Data entries
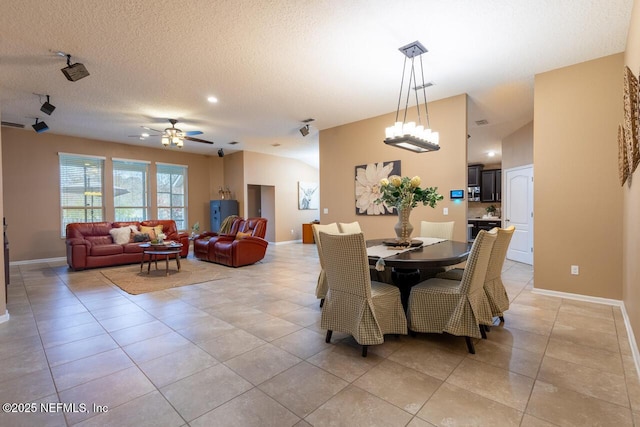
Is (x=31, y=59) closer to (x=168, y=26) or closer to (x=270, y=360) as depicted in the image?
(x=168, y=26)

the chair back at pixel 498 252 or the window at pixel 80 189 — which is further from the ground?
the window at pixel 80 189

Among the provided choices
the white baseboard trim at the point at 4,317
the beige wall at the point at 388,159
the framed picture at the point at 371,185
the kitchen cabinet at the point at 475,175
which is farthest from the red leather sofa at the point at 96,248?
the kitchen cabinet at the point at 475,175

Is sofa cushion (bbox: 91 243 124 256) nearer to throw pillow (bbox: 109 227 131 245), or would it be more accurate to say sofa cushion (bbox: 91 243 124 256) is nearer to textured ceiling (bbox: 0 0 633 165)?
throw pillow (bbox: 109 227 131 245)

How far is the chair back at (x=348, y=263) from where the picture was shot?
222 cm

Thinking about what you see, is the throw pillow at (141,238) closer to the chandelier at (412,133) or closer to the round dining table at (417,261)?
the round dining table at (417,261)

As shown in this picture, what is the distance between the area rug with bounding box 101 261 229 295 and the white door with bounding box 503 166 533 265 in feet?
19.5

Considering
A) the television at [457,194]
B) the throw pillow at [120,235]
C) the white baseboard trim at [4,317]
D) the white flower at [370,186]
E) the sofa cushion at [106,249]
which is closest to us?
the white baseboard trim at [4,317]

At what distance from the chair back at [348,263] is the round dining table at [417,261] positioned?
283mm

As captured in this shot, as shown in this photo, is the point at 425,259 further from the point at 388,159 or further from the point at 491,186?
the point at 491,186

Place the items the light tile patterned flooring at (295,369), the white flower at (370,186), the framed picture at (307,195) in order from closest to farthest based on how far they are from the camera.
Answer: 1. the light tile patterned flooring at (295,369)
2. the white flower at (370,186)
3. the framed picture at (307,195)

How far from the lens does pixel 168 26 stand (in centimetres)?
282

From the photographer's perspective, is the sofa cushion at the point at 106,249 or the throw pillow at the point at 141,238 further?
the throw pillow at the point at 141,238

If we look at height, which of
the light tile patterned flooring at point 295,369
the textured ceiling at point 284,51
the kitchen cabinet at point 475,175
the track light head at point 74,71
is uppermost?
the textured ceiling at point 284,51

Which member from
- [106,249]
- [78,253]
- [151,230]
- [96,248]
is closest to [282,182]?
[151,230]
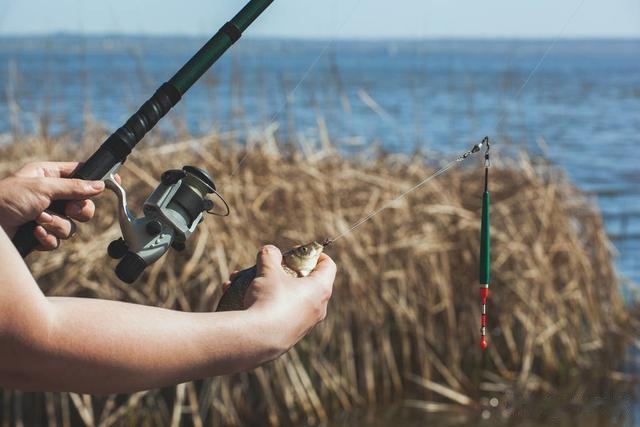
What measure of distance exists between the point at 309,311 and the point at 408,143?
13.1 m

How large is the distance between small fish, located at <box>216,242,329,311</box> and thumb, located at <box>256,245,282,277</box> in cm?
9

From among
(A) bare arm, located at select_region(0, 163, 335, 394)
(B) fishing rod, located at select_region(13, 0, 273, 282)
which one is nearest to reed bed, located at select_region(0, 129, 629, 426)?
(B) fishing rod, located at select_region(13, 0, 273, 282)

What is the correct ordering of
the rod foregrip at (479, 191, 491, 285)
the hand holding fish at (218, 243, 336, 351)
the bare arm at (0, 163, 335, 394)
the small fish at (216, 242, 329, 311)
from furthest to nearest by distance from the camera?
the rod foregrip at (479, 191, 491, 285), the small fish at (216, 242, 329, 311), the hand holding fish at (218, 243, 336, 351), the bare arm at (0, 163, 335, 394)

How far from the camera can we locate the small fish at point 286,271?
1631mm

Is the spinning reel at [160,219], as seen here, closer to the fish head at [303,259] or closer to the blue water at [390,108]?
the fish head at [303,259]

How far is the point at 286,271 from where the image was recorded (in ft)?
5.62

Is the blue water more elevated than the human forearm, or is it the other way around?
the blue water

- [GOAL]: Exclude every picture and copy the remaining data exactly.

- [THE COMPLETED TASK]:
Is (x=31, y=59) closer to (x=168, y=26) or closer to (x=270, y=360) as depicted in the image?
(x=168, y=26)

the chair back at pixel 498 252 or the window at pixel 80 189 — which is further from the ground?
the window at pixel 80 189

Among the provided choices
the white baseboard trim at the point at 4,317
the beige wall at the point at 388,159
the framed picture at the point at 371,185
the kitchen cabinet at the point at 475,175
which is farthest from the red leather sofa at the point at 96,248?
the kitchen cabinet at the point at 475,175

Is sofa cushion (bbox: 91 243 124 256) nearer to throw pillow (bbox: 109 227 131 245), or would it be more accurate to say sofa cushion (bbox: 91 243 124 256) is nearer to textured ceiling (bbox: 0 0 633 165)?
throw pillow (bbox: 109 227 131 245)

How far is the chair back at (x=348, y=263) from where the picture was shot?
222 cm

Thinking about what you see, is the throw pillow at (141,238) closer to the chandelier at (412,133) or closer to the round dining table at (417,261)?
the round dining table at (417,261)

As shown in this picture, what is the distance between the area rug with bounding box 101 261 229 295 and the white door with bounding box 503 166 533 265 in feet?
19.5

Considering
A) the television at [457,194]
B) the throw pillow at [120,235]
C) the white baseboard trim at [4,317]
D) the white flower at [370,186]
E) the sofa cushion at [106,249]
which is closest to us?
the white baseboard trim at [4,317]

At what distance from the chair back at [348,263] is the round dining table at [417,261] positioned?
283mm

As captured in this shot, as shown in this photo, is the point at 425,259 further from the point at 388,159 or further from the point at 491,186?
the point at 491,186

Place the items the light tile patterned flooring at (295,369), the white flower at (370,186), the framed picture at (307,195) in order from closest to farthest based on how far they are from the camera.
Answer: 1. the light tile patterned flooring at (295,369)
2. the white flower at (370,186)
3. the framed picture at (307,195)

How far from the lens does pixel 168 26 stand (in centimetres)?
282

From the photographer's perspective, is the sofa cushion at the point at 106,249 or the throw pillow at the point at 141,238 further?
the throw pillow at the point at 141,238

If we look at height, which of
the light tile patterned flooring at point 295,369
the textured ceiling at point 284,51
the kitchen cabinet at point 475,175
the track light head at point 74,71
is uppermost?
the textured ceiling at point 284,51

Which member from
- [106,249]
- [78,253]
- [151,230]
- [96,248]
is closest to [282,182]?
[151,230]
What measure of distance exists between the point at 309,311 and the point at 408,143?
13.1 m

How large is the distance between small fish, located at <box>216,242,329,311</box> and thumb, located at <box>256,245,282,277</box> in cm?
9

From among
(A) bare arm, located at select_region(0, 163, 335, 394)
(B) fishing rod, located at select_region(13, 0, 273, 282)
which one is nearest to reed bed, located at select_region(0, 129, 629, 426)?
(B) fishing rod, located at select_region(13, 0, 273, 282)

What is the correct ordering of
the rod foregrip at (479, 191, 491, 285)
the hand holding fish at (218, 243, 336, 351)
the bare arm at (0, 163, 335, 394)
the small fish at (216, 242, 329, 311)
from furthest to nearest by distance from the camera?
the rod foregrip at (479, 191, 491, 285), the small fish at (216, 242, 329, 311), the hand holding fish at (218, 243, 336, 351), the bare arm at (0, 163, 335, 394)

How far from the camera can we locate the small fish at point 286,271?
1631mm

Is the spinning reel at [160,219], as seen here, closer to the fish head at [303,259] or closer to the blue water at [390,108]?
the fish head at [303,259]

How far is the point at 286,271 from where the image was recorded (in ft)?
5.62

Is the blue water more elevated than the human forearm, or is it the other way around?
the blue water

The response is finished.